He had driven the cattle from their shelter and fixed his abode in hutches, stables and cowsheds.

The shell depôts seemed like pottery fields full of earthenware pitchers. Barges floated on the slimy water of the canal. Some carried food and guns: others served as hospital-boats.

From the movements of this heaving mass of beings and the creaking of their machinery, the panting of a giant seemed to issue forth and fill the silence. The whole scene suggested a sinister fair, a festival of war, a gathering of Bohemian clans and dancers of evil repute.

The nearer you got to Bray the more congested the country appeared to be. The motor-riding population held tyrannic sway over the roads, forcing the lowlier horse-wagons to drive across the fields.
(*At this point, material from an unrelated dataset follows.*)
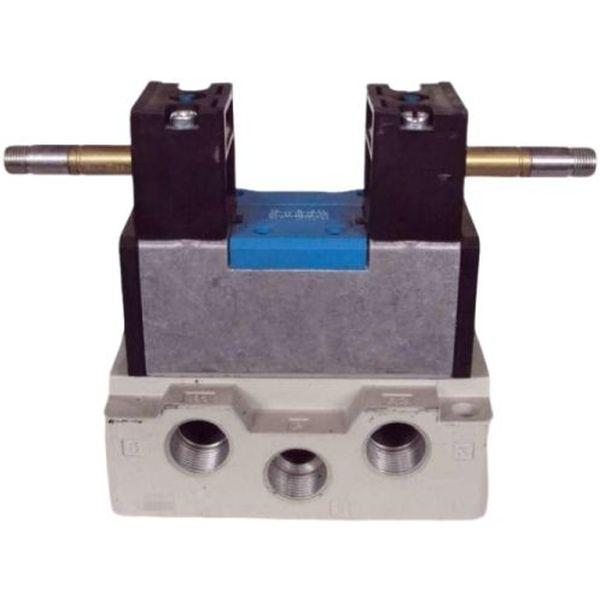 FESTO seminova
Little trollies running on rails clanked along pompously, showing great independence, hugging the ground with their small wheels, and their back loaded with millions of cartridges: in amongst the boxes some fellows were squatting, half asleep, proclaiming to the world in general the pleasure of being seated on something which does all the walking for you.
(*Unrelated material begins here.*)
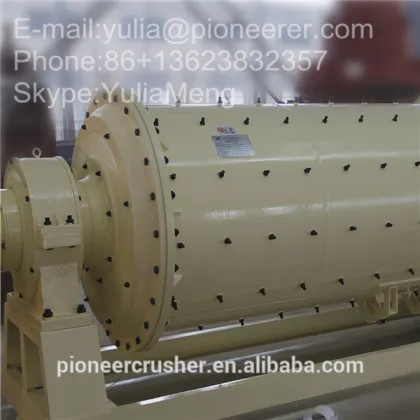 2015 Hot Sale Laboratory Ball Mill / Ball Grinding Mill / Ball Mill Prices/planetary ball mill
When I got above Chipilly, I beheld an extraordinary scene. An immense plain undulated there, covered with so many men, things and beasts, that over vast stretches the ground was no longer visible. Beyond the ruined tower which looks upon Etinehem lay land of a reddish-brown colour. I saw later that this colour was due to a great mass of horses closely pressed against each other. Every day they were brought to the muddy trough of the Somme to slake their thirst. The tracks were turned into sloughs, and the air was filled with an overpowering smell of sweat and manure.
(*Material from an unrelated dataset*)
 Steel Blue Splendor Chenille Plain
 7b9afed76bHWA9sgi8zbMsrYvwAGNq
Then, towards the left, stood a veritable town of unbleached tents, whose top coverings were marked with large red crosses. Farther on, the ground sank down, only to curve up again suddenly towards the battlefield quivering on the horizon in a black fog. From different points a burst of discharging shells sent up white clouds, side by side, in quick succession, like rows of trees on the roadside. In the open sky more than thirty balloons formed a ring, giving one the impression of spectators interested in a brawl.

The Adjutant, pointing out the tents, said to me, “That’s Hill 80. You will see more wounded passing there than there are hairs on your head, and more blood flowing than the water in the canal. All those who are hit between Combles and Bouchavesnes are brought to Hill 80.”

I nodded, and we relapsed again into silence and reflection. The day gave out in the unclean air of the marshes. The English were firing their big cannon not far from us, and their roar crashed along the alignment like an enraged horse dashing blindly away. The horizon was so thick with guns that you could hear a continuous gurgle as of a huge cauldron in the tormenting grip of a furnace.

The Adjutant turned again to me. “Three of your brothers have been killed,” he said. “In one sense you are out of the business. You won’t be very badly off as a stretcher-bearer. In another it is unfortunate, but a good thing for you. It’s hard work, stretcher-bearing, but it’s better than the line. Don’t you think so?”

I said nothing. I thought of that devastated little valley where I had spent the first few weeks of the summer in front of the Plémont hill—the deadly hours I spent looking at the ruins of Lassigny between the torn and jagged poplars, and the apple-trees blighted with the horror on the edge of the chaotic road, and the repulsive shell-holes full of green slime and swarming with life, and the mute face of the Château de Plessier, and the commanding hill which a cosmic upheaval alone had made capable of giving rise to grim forebodings. There during long nights I had breathed the fetid air of the corpse-laden fields. In the most despairing loneliness I had been in turn terrified of death and longing for it. And then some one came along one day to tell me that “You can go back behind the lines. Your third brother has been killed.” And many of the men looked at me, seeming to think with the Adjutant, “Your third brother is dead. In a sense you are lucky.”